Several growers (“Growers”) sued the Service claiming that their orchards “experienced substantially reduced water deliveries as a result of the Service’s decision to act on behalf of the delta smelt.” Among other claims, the growers alleged that – as applied to the delta smelt – the Service’s application of ESA Section 7 and power to enforce the “no-take provision” in ESA Section 9 were unconstitutional under the Commerce Clause. The growers claimed that, since “the delta smelt is a purely intrastate species and because it has no commercial value, Section 7(a)(2) and 9 of the ESA . . . as applied to [the operation] of the Central Valley Project and the State Water Project, are invalid exercises of constitutional authority [under the Commerce Clause].”
The district court denied the Growers’ motion for summary judgment and granted the Service’s and certain interveners’ cross-motions for summary judgment on the basis that (1) growers did not have Article III standing, (2) their claim was not ripe, and (3) application of ESA Sections 7 and 9 to the operations of the water projects was a valid exercise of Congress’ power under the Commerce Clause. With respect to the issue of standing, the district court first noted that while the growers’ complaint challenged Sections “7(a)(2) and 9” of the ESA, the motion for summary judgment “focuses exclusively on the theory that the application of Section 9’s take prohibition to the smelt exceeds Congress’ authority under the Commerce Clause.” Nevertheless, the district court concluded, “there is no dispute that Plaintiffs have standing to bring a Section 7 claim.” But the court determined the Growers did not have standing to bring a Section 9 claim.

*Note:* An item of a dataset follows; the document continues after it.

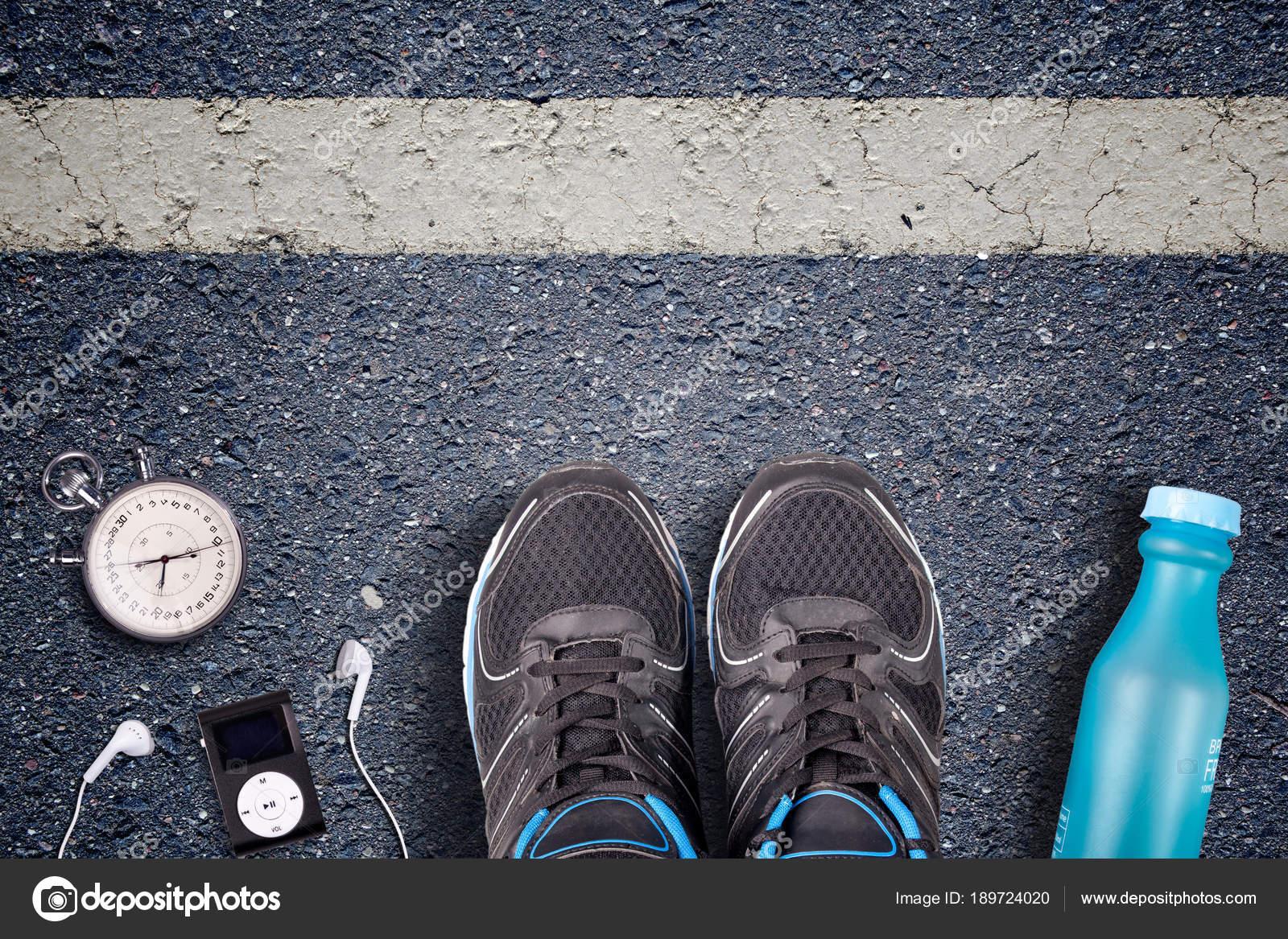 Men Running Shoes Run Equipment Asphalt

It reasoned, “[g]iven that there is no threat of imminent Section 9 enforcement in this case, there is no causal connection between Plaintiffs’ injury and the conduct complained of, namely Section 9’s application to the coordinated operation of the project.” The district court similarly decided that the ESA Section 9 claim is not ripe: “Plaintiffs point to no concrete plans on the part of project operators to violate the ESA, no communication of a specific warning or threat to initiate enforcement proceedings, nor any history of past prosecution or enforcement against the project operators.”
The Court of Appeals disagreed with the district court’s conclusion that the Growers did not have standing to bring the ESA Section 9 claim and that such claim was not ripe. In supporting its position, the Court of Appeals reasoned that the direct cause of the Growers’ injury was the Bureau’s reduction of water flow. But the Service’s power to enforce the no-take provision of ESA Section 9 was an indirect cause since that power has coerced the Bureau to comply with the Biological Opinion by reducing water flow, which in turn had and will continue to cause the Growers to suffer hardship.
Finally, the Court of Appeals upheld the district court’s finding that the application of ESA Sections 7 and 9 to the California delta smelt does not violate the Commerce Clause in the United States Constitution. The appellate court noted that Congress has the power to regulate purely intrastate activity as long as the activity is being regulated under a general regulatory scheme that bears a substantial relationship to interstate commerce. Pursuant to Gonzales v. Raich, 545 U.S. 1, 17 (2005), when a statute is challenged under the Commerce Clause, courts must evaluate the aggregate effect of the statute (rather than an isolated application) in determining whether the statute relates to “commerce or any sort of economic enterprise.” See United States v. Lopez, 514 U.S. at 561 (1995); United States v. Morrison, 529 U.S. at 610 (2000).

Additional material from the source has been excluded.